Wherever the string "trap" turns up in the data, copy the whole line.

··· MATERIAL SUPPLIED ···

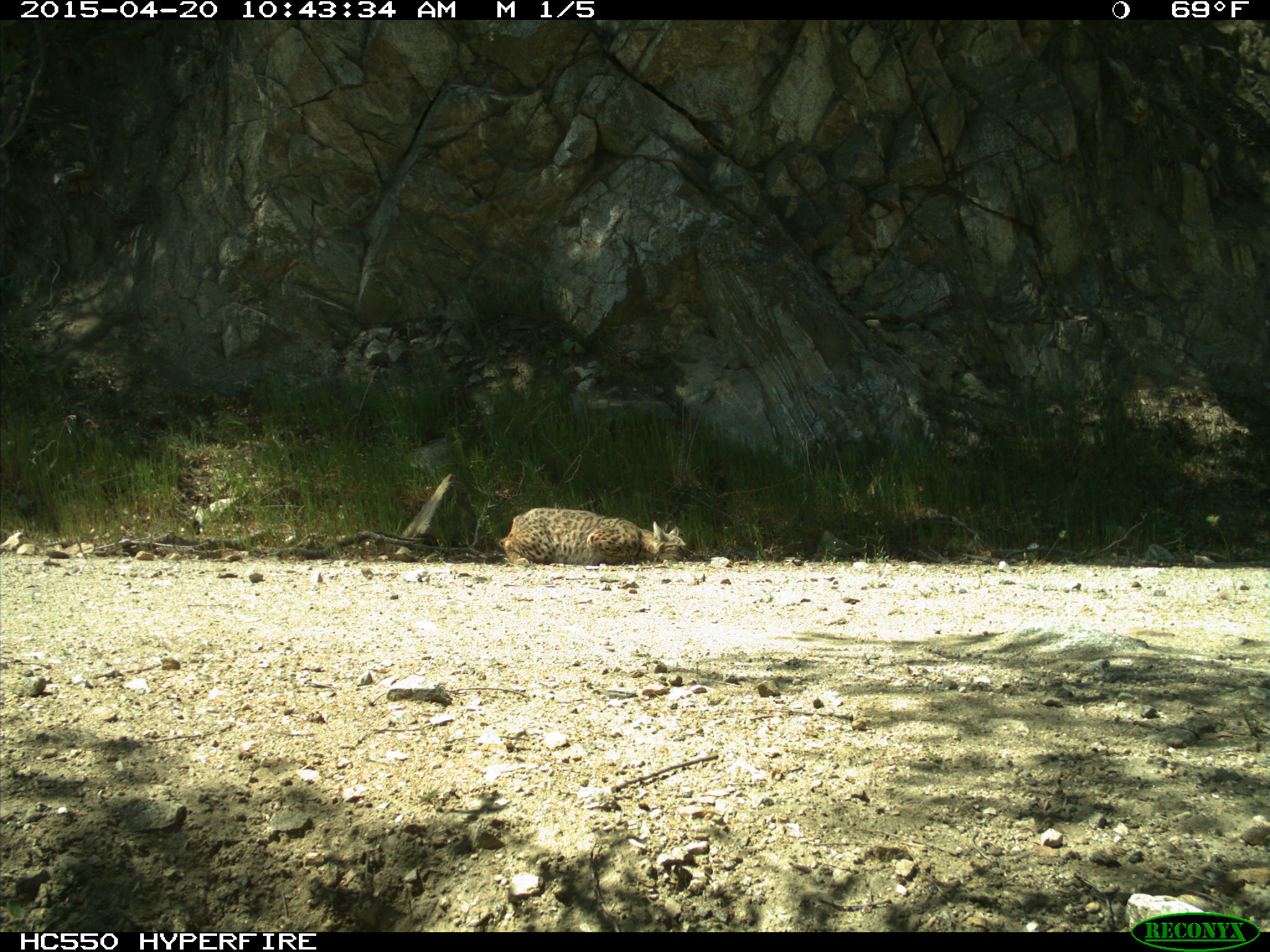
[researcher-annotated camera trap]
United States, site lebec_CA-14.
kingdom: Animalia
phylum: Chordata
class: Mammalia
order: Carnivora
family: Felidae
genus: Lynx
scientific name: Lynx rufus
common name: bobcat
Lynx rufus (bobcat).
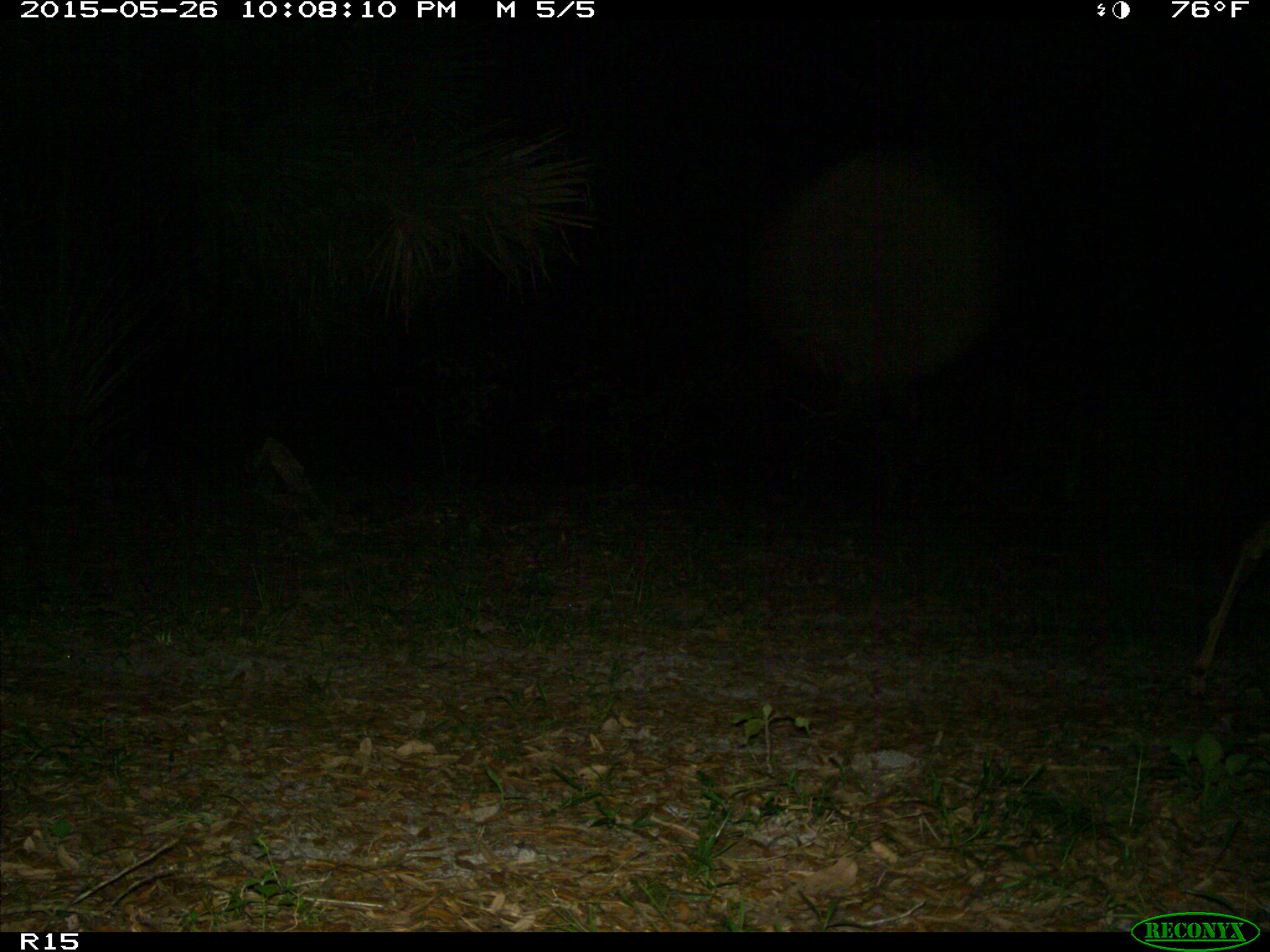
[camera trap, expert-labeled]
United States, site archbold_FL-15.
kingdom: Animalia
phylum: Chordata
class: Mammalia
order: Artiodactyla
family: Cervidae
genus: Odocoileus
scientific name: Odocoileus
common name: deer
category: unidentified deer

···

SOLUTION FOR THIS TASK:
[researcher-annotated camera trap]
[camera trap, expert-labeled]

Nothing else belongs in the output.